Page extract:
Tomlin & Wagner in person for dual retrospective

Film at Lincoln Center announces Two Free Women: Lily Tomlin & Jane Wagner, September 12-16.

A testament to the collaborative nature of art and show business, the career of beloved comic actor Lily Tomlin has long been intimately connected to that of her partner Jane Wagner. This dual retrospective considers their projects together across a variety of formats, in which writer and sometimes director Wagner’s sharp-eyed observations and deftly drawn characters are animated through Tomlin’s tremendous versatility on screen. The scope of their work suggests the breadth of a lasting and fruitful partnership that reshaped the art of American comedy, and expanded its feminist imagination. Two Free Women highlights a diverse selection of their films, like the classic one-woman opus The Search for Signs of Intelligent Life in the Universe, in which Tomlin shape-shifts between a dozen different personas, as well as Tomlin’s dazzling performances in such iconic American movies as Nashville and 9 to 5. 

Other standouts of the lineup include The Incredible Shrinking Woman, a Wagner-scripted feminist riff on the ’50s sci-fi film that provides the perfect showcase for Tomlin’s physical comedy; Carl Reiner’s fantastical romp All of Me, starring Tomlin opposite Steve Martin; and a bevy of rarities, including the touching, Wagner-penned childhood drama J.T. and a newly remastered version of Nick Broomfield and Joan Churchill’s documentary Lily Tomlin, an intimate look at Tomlin and Wagner’s creative process as they prep for the Broadway debut of The Search for Signs of Intelligent Life in the Universe. Lily Tomlin and Jane Wagner will appear in person throughout the series, culminating in a far-reaching conversation with cultural critic and programmer Hilton Als. Several of their groundbreaking television specials will also be on continuous view in FLC’s amphitheater.

What to work on: Translate this sentence from the retrospective announcement into Spanish: "The scope of their work suggests the breadth of a lasting and fruitful partnership that reshaped the art of American comedy, and expanded its feminist imagination."

The data:
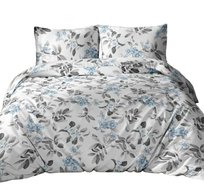 Pościel bawełniana 160x200 biała szara niebieska kwiaty zapinana na suwak KARO Bawełna Max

Output: El alcance de su obra sugiere la amplitud de una colaboración duradera y fructífera que transformó el arte de la comedia estadounidense y amplió su imaginación feminista.